Bostezó y se tiró sobre los dos asientos vacíos de enfrente
y el sueño lo venció. Cuando se despertó, estaba amaneciendo. El tren se
detuvo.
Luego de una larga caminata, con las maletas a cuestas,
llegaron a una casita gris. Una señora gorda los recibió.
- Ella es Paulina.
- Hola, querido. Pasen, pasen. Deben estar cansados.
Los llevó hasta una habitación donde había dos camas; y les
ofreció algo para tomar. Él sólo quería un vaso de agua e irse a dormir.
Aún sentía el olor a humedad de la frazada y el frío de la
habitación, cuando se despertó. Sin embargo lo que vio, o mejor dicho, lo que
no vio lo perturbó al extremo. Sólo había sobre el piso una maleta, la más
chica, la de él; y el tapado rojo de su madre no estaba por ningún lado. En un
primer momento pensó que ya se había levantado, y que había mudado sus cosas a
otra parte de la casa; pero algo más lo hizo dudar: la cama de al lado parecía
no haberse usado. Las cosas que estaban sobre ella cuando llegaron todavía
permanecían.
Saltó de la cama y corrió hacia la cocina. No había nadie
allí; tampoco nadie en las demás habitaciones. Estaba solo en una casa que no
era la suya. Desesperado, salió al patio. Un chico rubio estaba pateando una
pelota.
- ¿Jugás? – le preguntó -. Soy Jorge, el hijo de Paulina.

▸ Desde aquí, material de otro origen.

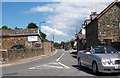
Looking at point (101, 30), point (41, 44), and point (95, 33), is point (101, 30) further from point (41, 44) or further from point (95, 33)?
point (41, 44)

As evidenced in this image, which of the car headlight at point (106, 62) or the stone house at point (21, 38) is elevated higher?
the stone house at point (21, 38)

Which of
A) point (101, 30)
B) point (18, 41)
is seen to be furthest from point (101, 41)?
point (18, 41)

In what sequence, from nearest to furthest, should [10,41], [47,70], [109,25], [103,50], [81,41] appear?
1. [103,50]
2. [47,70]
3. [109,25]
4. [10,41]
5. [81,41]

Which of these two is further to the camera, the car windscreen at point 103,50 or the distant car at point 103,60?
the car windscreen at point 103,50

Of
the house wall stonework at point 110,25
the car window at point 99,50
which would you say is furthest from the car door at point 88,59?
the house wall stonework at point 110,25

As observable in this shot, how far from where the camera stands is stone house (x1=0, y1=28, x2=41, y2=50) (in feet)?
192

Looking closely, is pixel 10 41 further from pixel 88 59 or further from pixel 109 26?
pixel 88 59

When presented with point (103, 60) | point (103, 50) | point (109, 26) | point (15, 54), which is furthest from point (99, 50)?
point (109, 26)

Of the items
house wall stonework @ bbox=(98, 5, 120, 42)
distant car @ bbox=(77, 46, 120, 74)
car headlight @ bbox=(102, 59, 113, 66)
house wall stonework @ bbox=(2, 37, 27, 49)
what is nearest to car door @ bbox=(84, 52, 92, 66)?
distant car @ bbox=(77, 46, 120, 74)

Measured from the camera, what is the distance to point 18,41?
59.7 meters

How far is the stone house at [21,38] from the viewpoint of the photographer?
58.5 metres

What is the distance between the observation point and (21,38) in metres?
59.6

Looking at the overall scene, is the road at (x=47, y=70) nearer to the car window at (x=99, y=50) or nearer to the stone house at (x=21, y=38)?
the car window at (x=99, y=50)

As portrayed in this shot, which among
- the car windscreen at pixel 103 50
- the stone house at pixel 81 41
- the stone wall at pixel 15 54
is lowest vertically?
the stone wall at pixel 15 54
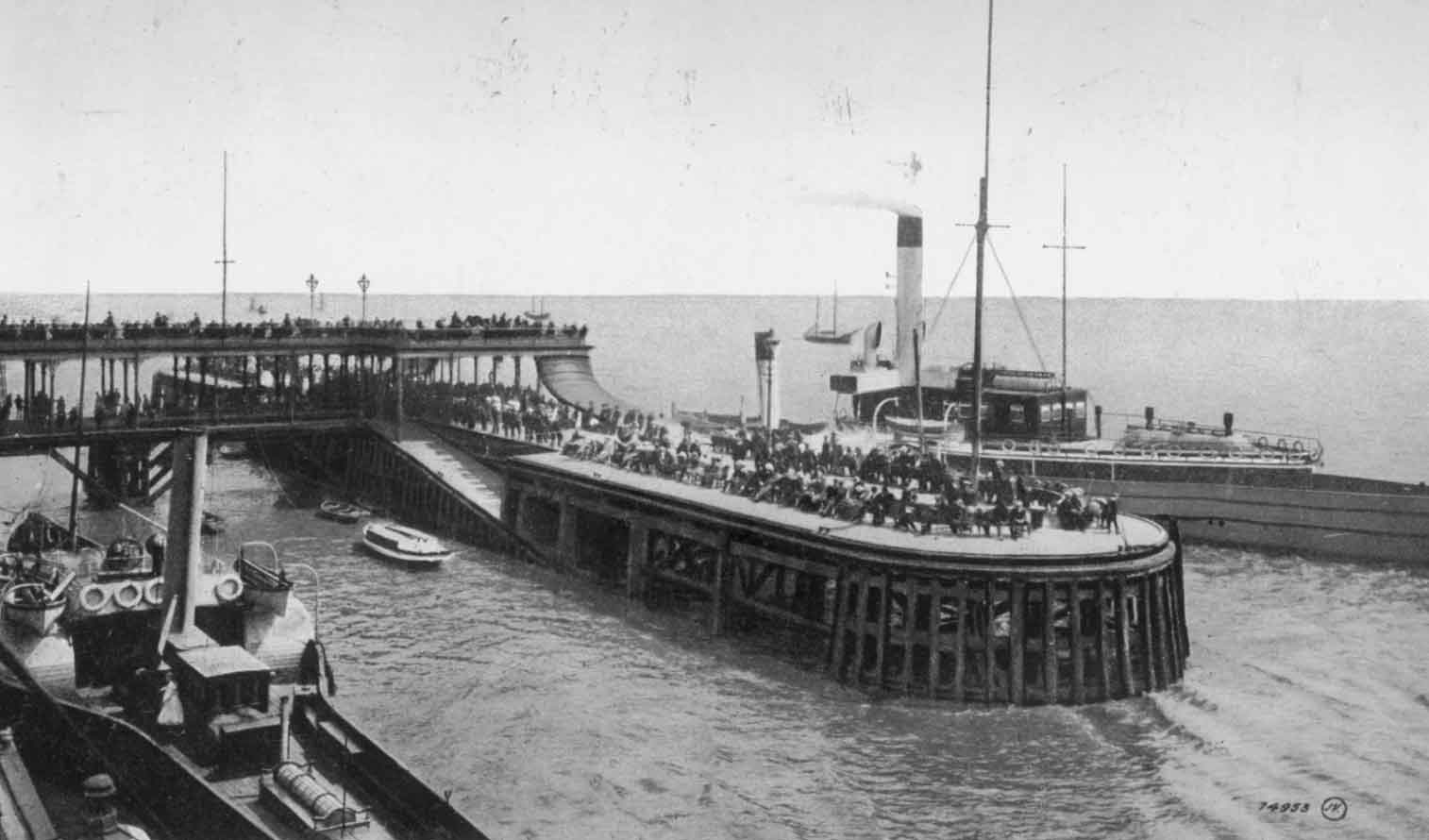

- Hola. ¿No viste a mi mamá?
- Se fue temprano.
- ¡¿Cómo?! ¡¿Adónde?! – gritó.
- No sé, preguntale a mi mamá.
Lo condujo a un sitio lindero a la casa. Entraron. Era un
bar. Ahí estaba Paulina, detrás del mostrador
- Señora, mi mamá, ¿dónde está mi mamá?- preguntó
agitadamente.
- Vení, tranquilizate. Sentémonos.
Lo llevó hasta una mesa; le pidió a Jorge que le sirviera un
mate cocido.
- Tu mamá se fue por unos días a Buenos Aires. Tiene más
posibilidades de encontrar trabajo allá que acá. Me dijo que te dijera que,
apenas lo consiga, te va a venir a buscar.
Cuando la muerte estaba a punto de llevárselo, Nicolás
seguía preguntándose por qué. ¿Por qué nunca más había aparecido? ¿Por qué
jamás le había enviado una carta? ¿Por qué, por qué, por qué?
En el hospital “Remedios de Escalada” dos hijas lloran y se consuelan mutuamente.
- Dejó de sufrir.
- Es cierto.
- Contame. Vos que estuviste. ¿Cómo fue?
- Estaba muy inquieto. Divagaba. Llamaba a su mamá.